[Study material]:
===============
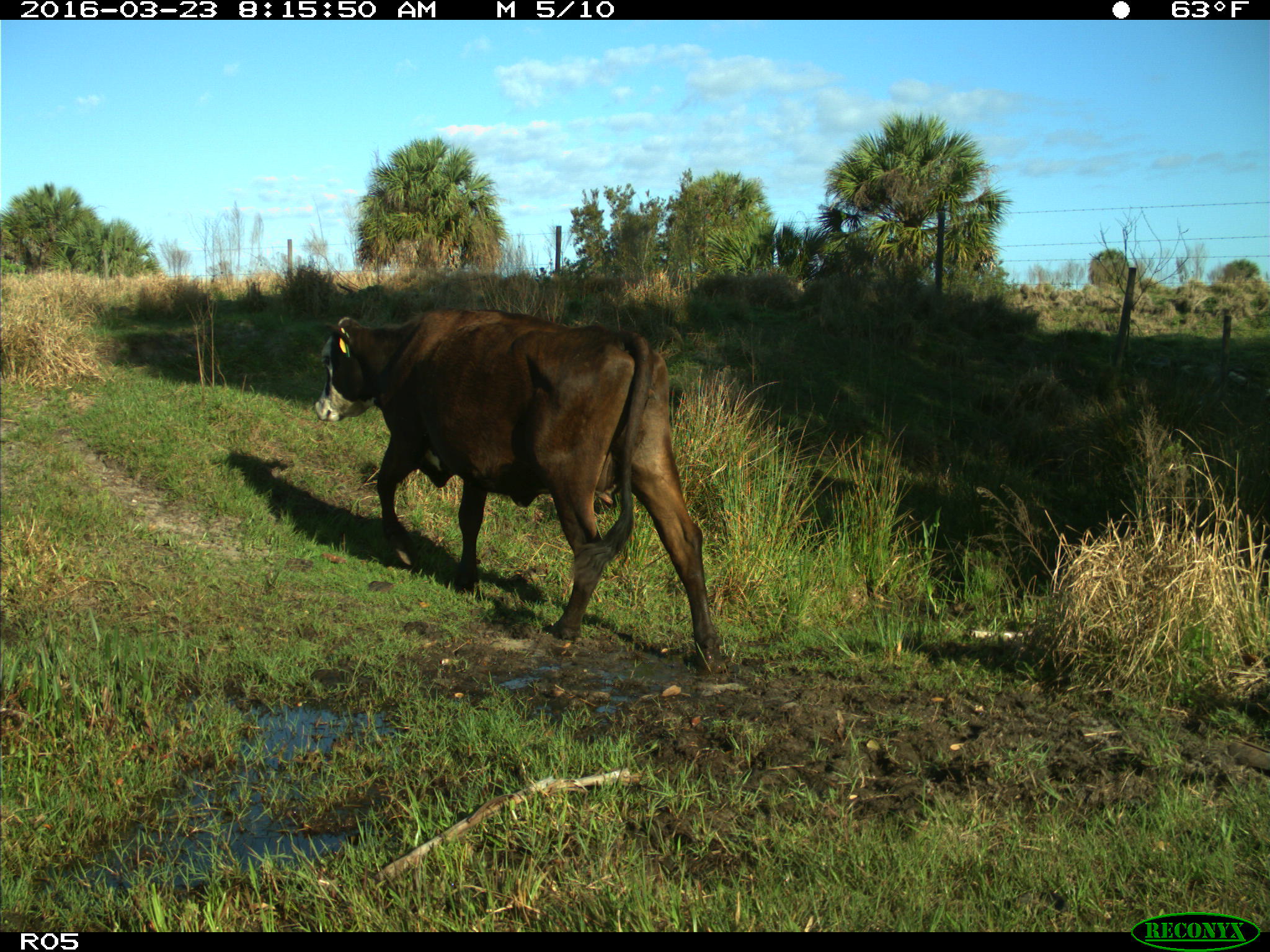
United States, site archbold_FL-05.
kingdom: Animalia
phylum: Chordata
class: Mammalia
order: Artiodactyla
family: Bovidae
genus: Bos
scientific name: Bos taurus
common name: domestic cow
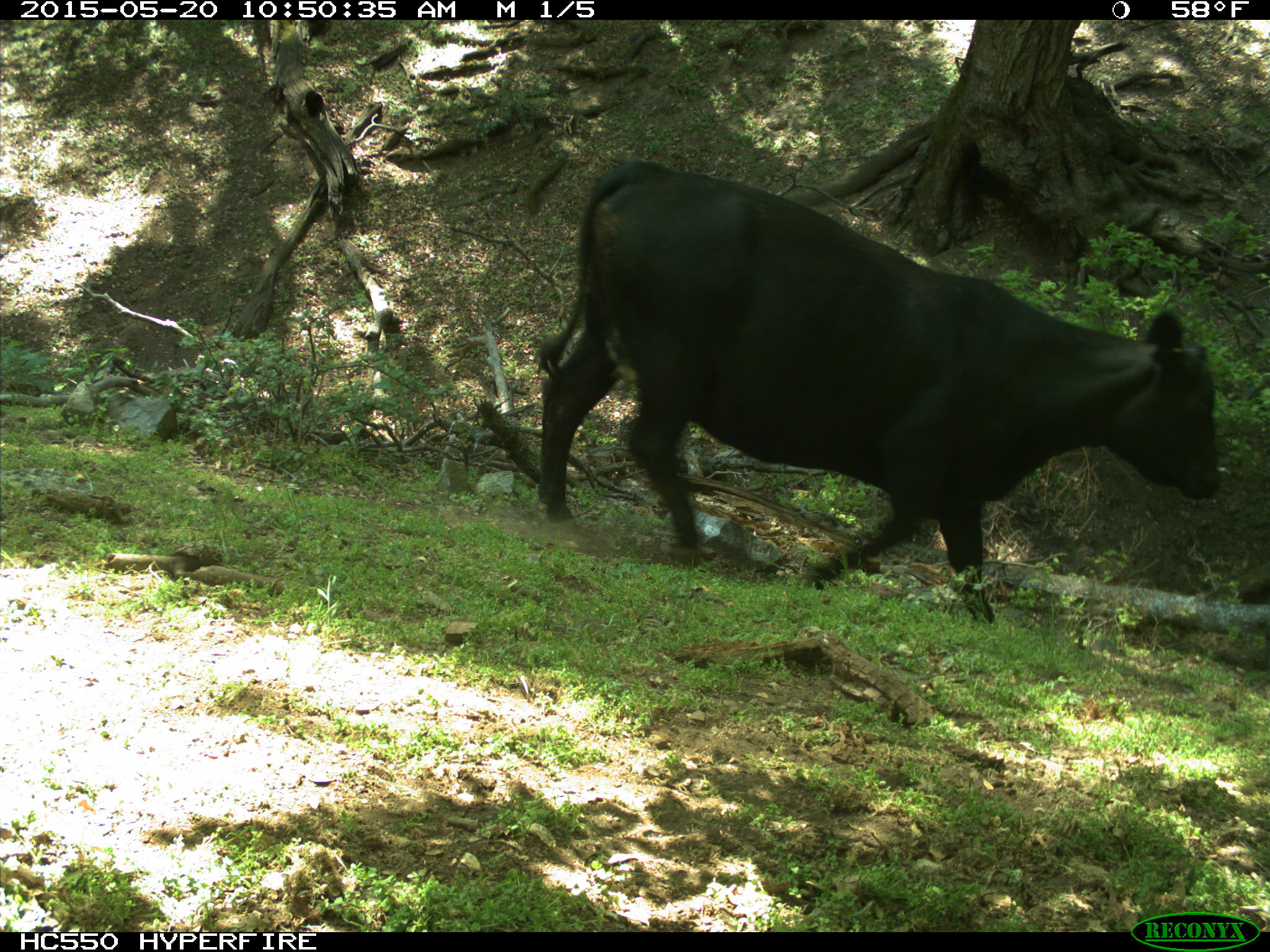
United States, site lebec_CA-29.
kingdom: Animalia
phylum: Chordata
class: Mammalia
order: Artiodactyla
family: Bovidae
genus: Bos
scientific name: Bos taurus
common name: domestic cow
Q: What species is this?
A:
===============
[What to work on]:
If a record holds a picture, leave the picture out, but repeat every line exactly.

[Output of the exercise]:
United States, site archbold_FL-05.
kingdom: Animalia
phylum: Chordata
class: Mammalia
order: Artiodactyla
family: Bovidae
genus: Bos
scientific name: Bos taurus
common name: domestic cow
United States, site lebec_CA-29.
kingdom: Animalia
phylum: Chordata
class: Mammalia
order: Artiodactyla
family: Bovidae
genus: Bos
scientific name: Bos taurus
common name: domestic cow
Q: What species is this?
A:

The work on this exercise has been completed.